* **Requirements**: Copy the items from the line with "Which thing among" through the end, swapping "perspective" for "viewpoint" and keeping everything else the same.
═════ Records provided ═════
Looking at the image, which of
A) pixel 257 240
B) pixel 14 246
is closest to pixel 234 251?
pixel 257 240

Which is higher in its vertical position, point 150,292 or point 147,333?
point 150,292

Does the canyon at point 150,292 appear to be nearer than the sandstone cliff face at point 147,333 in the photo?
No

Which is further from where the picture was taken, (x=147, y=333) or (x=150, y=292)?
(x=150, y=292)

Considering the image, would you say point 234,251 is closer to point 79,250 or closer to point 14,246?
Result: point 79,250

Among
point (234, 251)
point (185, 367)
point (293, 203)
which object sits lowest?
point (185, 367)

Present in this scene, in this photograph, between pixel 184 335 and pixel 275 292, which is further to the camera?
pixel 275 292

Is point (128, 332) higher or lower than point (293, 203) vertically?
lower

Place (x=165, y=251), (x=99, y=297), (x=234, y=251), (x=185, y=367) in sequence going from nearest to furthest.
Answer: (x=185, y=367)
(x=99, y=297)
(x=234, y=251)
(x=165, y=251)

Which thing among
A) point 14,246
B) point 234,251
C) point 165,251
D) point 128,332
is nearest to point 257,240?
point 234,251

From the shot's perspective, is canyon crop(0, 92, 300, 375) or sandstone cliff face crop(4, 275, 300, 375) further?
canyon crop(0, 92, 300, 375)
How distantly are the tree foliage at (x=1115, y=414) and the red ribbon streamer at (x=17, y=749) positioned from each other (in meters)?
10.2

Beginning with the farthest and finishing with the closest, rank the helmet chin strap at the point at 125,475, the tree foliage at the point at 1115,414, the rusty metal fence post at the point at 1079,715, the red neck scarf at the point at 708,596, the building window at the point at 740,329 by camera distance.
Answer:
═════
* **Result for this exercise**:
Which thing among
A) point 14,246
B) point 234,251
C) point 165,251
D) point 128,332
is nearest to point 257,240?
point 234,251

From the shot's viewpoint, is canyon crop(0, 92, 300, 375) or sandstone cliff face crop(4, 275, 300, 375) further?
canyon crop(0, 92, 300, 375)
How distantly are the tree foliage at (x=1115, y=414) and the red ribbon streamer at (x=17, y=749) positioned from each other (in meters)?
10.2

Beginning with the farthest and finishing with the closest, rank the helmet chin strap at the point at 125,475, the tree foliage at the point at 1115,414, the rusty metal fence post at the point at 1079,715, the red neck scarf at the point at 708,596, the building window at the point at 740,329 by camera distance.
Answer:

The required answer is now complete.